Current Avalanche Danger
In the Rattlesnake Mountains above 5000 feet, the avalanche danger is HIGH on all wind loaded terrain steeper than 30 degrees. Very dangerous avalanche conditions exist on this terrain, natural avalanches are likely, human-triggered avalanches are very likely. Travel in avalanche terrain is not recommended. Winds have been from the W-SW during this event so N, NE, and E aspects will be wind loaded. Other slopes may be cross-loaded.
SNOTEL sites in the Bitterroot Mountains are showing about an inch of SWE this morning. Based on the new load and wind, the avalanche danger is CONSIDERABLE on all wind loaded terrain steeper than 30 degrees in the Bitterroots. Dangerous avalanche conditions exist on steep wind loaded slopes. Natural avalanches are possible, human-triggered avalanches are likely. Careful snowpack evaluation, cautious route-finding and conservative decision making is essential for safe travel in avalanche terrain.
All other slopes have a MODERATE avalanche danger.
Weather and Snowpack Analysis
Nearly 2.5 inches of snow water equivalent or close to 20 inches of snow has fallen in the northern part of our advisory area at Stuart Peak. Montana Snowbowl is reporting 15 inches of new snow and the ski patrol reported significant avalanche activity during avalanche control this morning. Winds are currently 15-20 mph from the west at the top of Snowbowl.
The primary concern is the new load failing at the new-old snow interface where we were finding a variety of crusts and near surface facets on our tours last Sunday. A secondary concern is the now deeply buried surface hoar that was still showing signs of weakness in spotty locations. 2 inches of SWE is a lot of weight to be dropped in a 24 hour period and snow needs time to adjust to this shock. I would not be surprised to see a soft slab avalanche step down to this deeper weakness. This would be an unsurvivable and destructive avalanche.
The below video was shot last Sunday and gives you a good idea why we are concerned with the added weight:
During our stability testing in several pits the buried surface hoar that formed in early December is still an obvious concern and was giving us very mixed results yesterday.

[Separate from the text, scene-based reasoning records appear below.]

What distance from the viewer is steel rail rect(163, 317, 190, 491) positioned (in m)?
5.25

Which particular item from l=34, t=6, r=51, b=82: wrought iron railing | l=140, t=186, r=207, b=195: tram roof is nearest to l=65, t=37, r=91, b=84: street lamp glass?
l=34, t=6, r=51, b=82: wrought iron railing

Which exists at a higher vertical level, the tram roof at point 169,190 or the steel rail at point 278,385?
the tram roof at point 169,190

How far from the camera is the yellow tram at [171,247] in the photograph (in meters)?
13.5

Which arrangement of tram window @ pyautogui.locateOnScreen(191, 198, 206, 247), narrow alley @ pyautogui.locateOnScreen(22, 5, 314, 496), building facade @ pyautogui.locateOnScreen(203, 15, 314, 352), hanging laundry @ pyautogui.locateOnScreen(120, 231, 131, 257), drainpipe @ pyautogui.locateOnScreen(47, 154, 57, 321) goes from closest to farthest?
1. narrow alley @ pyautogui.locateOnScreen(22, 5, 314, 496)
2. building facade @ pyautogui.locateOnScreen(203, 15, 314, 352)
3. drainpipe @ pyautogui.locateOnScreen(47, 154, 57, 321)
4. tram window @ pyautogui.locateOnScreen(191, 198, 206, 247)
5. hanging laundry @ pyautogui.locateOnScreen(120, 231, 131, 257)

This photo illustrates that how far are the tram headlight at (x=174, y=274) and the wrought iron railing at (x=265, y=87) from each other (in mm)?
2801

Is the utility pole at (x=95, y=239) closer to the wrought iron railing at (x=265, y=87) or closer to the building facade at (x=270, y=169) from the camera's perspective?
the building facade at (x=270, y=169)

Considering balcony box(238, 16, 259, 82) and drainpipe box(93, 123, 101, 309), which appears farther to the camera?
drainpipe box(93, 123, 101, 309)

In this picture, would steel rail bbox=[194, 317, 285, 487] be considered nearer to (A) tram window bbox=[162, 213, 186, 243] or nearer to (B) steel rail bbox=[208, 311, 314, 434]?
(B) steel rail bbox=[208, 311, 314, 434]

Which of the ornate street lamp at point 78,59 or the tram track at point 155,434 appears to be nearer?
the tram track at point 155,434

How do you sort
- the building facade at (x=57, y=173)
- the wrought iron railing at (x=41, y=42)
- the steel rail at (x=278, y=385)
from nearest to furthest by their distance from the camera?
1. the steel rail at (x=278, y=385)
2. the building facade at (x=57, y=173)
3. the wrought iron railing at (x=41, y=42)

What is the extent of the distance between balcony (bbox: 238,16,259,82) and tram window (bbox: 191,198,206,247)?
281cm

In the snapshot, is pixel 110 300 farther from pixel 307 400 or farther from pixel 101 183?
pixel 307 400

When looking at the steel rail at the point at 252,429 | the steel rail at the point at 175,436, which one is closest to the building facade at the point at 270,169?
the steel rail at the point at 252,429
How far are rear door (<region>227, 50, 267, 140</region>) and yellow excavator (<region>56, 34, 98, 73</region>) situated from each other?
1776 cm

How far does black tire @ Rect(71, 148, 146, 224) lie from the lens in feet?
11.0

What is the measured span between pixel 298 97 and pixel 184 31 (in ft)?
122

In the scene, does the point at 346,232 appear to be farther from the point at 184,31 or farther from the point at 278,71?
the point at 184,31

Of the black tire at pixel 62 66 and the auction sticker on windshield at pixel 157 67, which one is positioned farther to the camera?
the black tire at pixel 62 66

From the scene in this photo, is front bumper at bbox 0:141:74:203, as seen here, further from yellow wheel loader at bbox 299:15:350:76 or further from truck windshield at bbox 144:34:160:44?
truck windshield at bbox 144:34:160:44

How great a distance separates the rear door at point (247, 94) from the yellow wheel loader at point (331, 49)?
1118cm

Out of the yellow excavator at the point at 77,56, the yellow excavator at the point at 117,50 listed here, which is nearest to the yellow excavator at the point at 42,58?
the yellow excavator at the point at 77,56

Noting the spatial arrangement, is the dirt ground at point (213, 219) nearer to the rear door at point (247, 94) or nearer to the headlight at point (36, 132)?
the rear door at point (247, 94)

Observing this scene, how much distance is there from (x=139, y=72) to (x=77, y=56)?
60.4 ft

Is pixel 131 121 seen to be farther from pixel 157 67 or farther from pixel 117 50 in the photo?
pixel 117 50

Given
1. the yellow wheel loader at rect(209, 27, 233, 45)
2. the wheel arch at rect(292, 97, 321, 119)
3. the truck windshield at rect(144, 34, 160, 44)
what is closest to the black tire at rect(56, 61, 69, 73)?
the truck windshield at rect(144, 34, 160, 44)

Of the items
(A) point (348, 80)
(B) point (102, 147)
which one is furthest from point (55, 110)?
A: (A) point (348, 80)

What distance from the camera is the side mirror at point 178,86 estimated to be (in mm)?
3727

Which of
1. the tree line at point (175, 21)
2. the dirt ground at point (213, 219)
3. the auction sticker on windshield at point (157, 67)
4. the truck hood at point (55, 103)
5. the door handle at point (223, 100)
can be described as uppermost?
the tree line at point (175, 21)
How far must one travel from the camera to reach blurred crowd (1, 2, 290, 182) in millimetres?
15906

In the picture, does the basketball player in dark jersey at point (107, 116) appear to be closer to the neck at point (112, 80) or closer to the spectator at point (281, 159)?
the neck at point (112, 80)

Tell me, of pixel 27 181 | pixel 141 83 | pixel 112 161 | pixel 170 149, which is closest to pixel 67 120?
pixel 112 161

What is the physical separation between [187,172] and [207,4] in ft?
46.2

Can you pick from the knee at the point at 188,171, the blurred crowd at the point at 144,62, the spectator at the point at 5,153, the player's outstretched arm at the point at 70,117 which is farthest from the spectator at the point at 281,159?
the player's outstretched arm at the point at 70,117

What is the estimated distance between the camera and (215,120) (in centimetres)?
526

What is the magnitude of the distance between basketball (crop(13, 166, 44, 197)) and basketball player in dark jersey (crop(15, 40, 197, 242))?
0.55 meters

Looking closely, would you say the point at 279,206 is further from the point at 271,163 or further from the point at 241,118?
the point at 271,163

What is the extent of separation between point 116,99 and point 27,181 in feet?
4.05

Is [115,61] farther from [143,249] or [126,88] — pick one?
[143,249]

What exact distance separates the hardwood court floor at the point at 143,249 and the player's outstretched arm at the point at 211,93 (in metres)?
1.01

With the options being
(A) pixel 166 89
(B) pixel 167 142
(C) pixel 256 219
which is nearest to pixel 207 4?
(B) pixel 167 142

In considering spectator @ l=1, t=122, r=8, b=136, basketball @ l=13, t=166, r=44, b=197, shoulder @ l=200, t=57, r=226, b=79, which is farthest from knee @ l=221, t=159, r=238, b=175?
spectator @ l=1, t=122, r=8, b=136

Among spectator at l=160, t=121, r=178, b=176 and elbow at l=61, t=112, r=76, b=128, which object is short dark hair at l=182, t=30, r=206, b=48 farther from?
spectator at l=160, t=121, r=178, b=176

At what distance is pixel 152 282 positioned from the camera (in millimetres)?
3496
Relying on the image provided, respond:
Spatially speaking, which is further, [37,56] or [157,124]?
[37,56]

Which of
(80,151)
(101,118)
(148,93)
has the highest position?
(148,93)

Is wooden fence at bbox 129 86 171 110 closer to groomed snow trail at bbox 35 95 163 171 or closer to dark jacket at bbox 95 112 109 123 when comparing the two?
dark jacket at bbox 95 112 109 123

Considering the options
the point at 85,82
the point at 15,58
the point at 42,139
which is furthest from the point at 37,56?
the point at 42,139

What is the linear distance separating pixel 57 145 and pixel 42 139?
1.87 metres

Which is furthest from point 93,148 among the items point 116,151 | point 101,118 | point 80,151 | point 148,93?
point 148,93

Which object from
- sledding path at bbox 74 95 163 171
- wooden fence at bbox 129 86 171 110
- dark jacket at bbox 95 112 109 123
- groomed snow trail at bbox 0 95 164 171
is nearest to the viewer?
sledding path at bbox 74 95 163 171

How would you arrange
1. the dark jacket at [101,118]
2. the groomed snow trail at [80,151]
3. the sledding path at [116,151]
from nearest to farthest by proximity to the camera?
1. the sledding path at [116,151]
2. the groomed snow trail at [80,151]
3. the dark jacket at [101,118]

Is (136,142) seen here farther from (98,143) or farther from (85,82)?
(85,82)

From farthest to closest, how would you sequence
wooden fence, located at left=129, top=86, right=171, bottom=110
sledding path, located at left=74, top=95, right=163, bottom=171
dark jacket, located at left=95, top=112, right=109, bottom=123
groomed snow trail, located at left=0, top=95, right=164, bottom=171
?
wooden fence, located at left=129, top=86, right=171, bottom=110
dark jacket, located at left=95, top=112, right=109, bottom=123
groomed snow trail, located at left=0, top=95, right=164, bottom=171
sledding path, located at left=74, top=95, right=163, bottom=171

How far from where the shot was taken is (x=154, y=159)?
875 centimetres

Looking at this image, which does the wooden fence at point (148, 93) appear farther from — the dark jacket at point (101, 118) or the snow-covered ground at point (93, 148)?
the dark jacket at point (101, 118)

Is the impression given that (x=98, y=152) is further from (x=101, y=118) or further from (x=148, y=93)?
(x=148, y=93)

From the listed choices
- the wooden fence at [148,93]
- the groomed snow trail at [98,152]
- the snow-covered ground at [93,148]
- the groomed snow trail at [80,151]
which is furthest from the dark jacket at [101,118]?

The video we shot of a compression test then an extended column test tells the story best. The main concern is the tendency for the now stiff slab to propagate across the slope with energy. The spotty, variable nature of this persistent weakness is still a problem so we strongly recommend looking for it before committing to anything steep.
Weather Forecast and Avalanche Outlook
DISCUSSION...A STRONG LOW PRESSURE SYSTEM WILL SWING THROUGH THE NORTHERN ROCKIES TONIGHT THROUGH WEDNESDAY CAUSING WIDESPREAD MODERATE TO HEAVY SNOW. THE MOUNTAINS ARE EXPECTED TO RECEIVE 12 TO 24 INCHES OF NEW SNOW BY THURSDAY MORNING. ALSO STRONG WESTERLY WINDS ARE EXPECTED FOR NORTH CENTRAL IDAHO INTO SOUTHWEST MONTANA. WHILE NORTHWEST MONTANA WILL SEE GUSTY NORTHEASTERLY WINDS ON WEDNESDAY AND WEDNESDAY NIGHT. A COLD AIR MASS WILL SETTLE OVER THE NORTHERN ROCKIES WEDNESDAY NIGHT THROUGH THE END OF THE WEEK CAUSING SIGNIFICANTLY COLDER TEMPERATURES.
If this situation continues through the day today (Wednesday), we will issue an avalanche warning for the entire area. All our observers will be out Thursday so we’ll have better assessment data for the Friday advisory.
The next avalanche advisory will be posted on New Years Eve unless conditions change significantly.